START Document passage
We don't need to enter into the world of complex mathematics to get an idea of the problems besetting the NHS. There is a finite pot of money. More is being taken out of this pot than is being put into it. Therein lies the problem. Ergo, how do you take out less to try and re-dress the balance? Simple. Less people going to hospital means less strain on the system and the much fabled pot of money. In my years thus far as a medical student, certain hospital disciplines are obviously at a dangerous level of strain. Keeping it simple, sugar, alcohol, tobacco and a basic lack of exercise are conspiring to present the health profession with the unenviable task of prolonging life at no small cost. All of these factors to a lesser or greater extent are addictive. It is very difficult to change the ways of a man who goes nightly to his local pub for three pints and a few cigarettes on the way home. It is not so difficult to educate the next generation. Much has been achieved already in this direction but much remains to be done.

As I write, a handful of supermarkets will have just enjoyed another week of massive turnover in respect of a religious festival whose relevance recedes by the year. Mountains of chocolate and obscene quantities of food high in carbohydrate will have been washed down with huge vats of cheap booze and all the while the supermarkets get richer and the NHS poorer. Within the privacy of their own homes, people are only accountable to themselves for their consumption. In the pub, such habits are subject to a lot more scrutiny and no bad thing. Pubs go to the wall at an alarming rate and many become scaled down versions of the large supermarkets. This has been one of the biggest scandals of recent years for which every government since Thatcher has played its part. Pubs once played key roles as community hubs were people got together socially with the aim of inebriation a long way down their list. The pubs though have been competing on an unfair playing field for a long time now. How can a pub hope to compete with the loss leader booze deals of the supermarkets? On many levels, minimum pricing for alcohol is no longer optional from a moral standpoint. Morals though do not seem to attract the attention of this government. Minimum pricing would give a much needed lifeline to a pub sector on its knees after years of supermarket dominance. It would also provide a greater deterrent to those who over-indulge and a greater revenue to the NHS so badly in need of it. Put simply, now is the time to be bringing people closer together rather than driving them further apart.
END Document passage
Your goal: Translate this sentence from the NHS passage into French: "It is not so difficult to educate the next generation."
START Source material
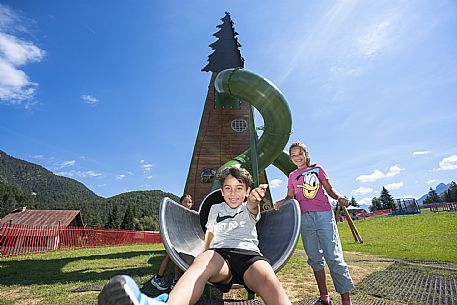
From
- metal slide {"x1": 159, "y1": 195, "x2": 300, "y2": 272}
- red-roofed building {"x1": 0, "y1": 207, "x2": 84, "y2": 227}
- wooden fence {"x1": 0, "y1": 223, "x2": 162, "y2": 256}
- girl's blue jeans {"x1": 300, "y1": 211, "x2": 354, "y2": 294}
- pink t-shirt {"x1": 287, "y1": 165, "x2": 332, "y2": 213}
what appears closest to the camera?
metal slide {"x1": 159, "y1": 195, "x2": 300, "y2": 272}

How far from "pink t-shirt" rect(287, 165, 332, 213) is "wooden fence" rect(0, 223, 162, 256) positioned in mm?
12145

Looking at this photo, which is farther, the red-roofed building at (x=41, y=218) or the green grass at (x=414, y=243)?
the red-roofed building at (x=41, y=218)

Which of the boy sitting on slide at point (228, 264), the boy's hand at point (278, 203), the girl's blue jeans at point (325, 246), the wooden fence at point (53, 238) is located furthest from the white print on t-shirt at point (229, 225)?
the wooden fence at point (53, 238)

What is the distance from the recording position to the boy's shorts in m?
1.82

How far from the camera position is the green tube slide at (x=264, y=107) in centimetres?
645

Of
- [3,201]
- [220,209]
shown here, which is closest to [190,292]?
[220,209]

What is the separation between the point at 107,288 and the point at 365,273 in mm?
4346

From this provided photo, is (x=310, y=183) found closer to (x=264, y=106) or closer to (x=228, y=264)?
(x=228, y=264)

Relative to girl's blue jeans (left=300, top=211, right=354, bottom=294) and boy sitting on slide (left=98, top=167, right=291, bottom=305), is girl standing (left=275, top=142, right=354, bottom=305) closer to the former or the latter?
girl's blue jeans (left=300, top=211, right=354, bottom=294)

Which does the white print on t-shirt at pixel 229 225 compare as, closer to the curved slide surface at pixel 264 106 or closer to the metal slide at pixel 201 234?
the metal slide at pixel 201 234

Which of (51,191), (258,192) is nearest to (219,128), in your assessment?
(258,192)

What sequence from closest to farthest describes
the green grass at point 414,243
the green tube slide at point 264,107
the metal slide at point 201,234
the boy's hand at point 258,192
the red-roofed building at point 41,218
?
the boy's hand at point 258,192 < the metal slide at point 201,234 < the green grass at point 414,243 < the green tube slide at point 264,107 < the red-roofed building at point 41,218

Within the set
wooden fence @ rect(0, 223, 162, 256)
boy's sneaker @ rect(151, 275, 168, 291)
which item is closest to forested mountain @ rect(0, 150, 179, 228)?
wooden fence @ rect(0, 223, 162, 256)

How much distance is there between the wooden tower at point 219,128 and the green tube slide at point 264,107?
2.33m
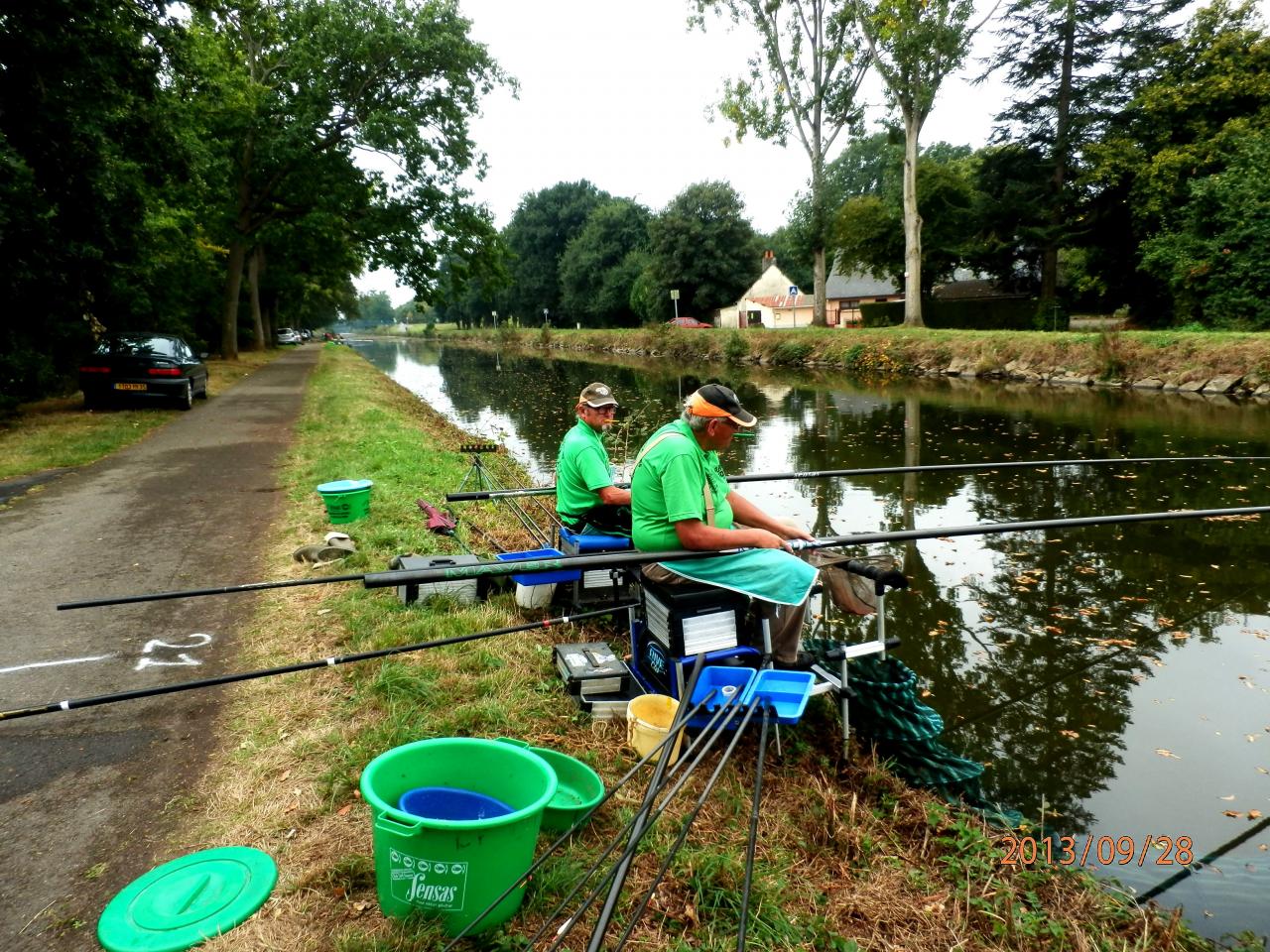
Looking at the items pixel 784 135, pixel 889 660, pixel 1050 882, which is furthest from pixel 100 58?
END Source material
Task solution: Il n'est pas si difficile d'éduquer la prochaine génération.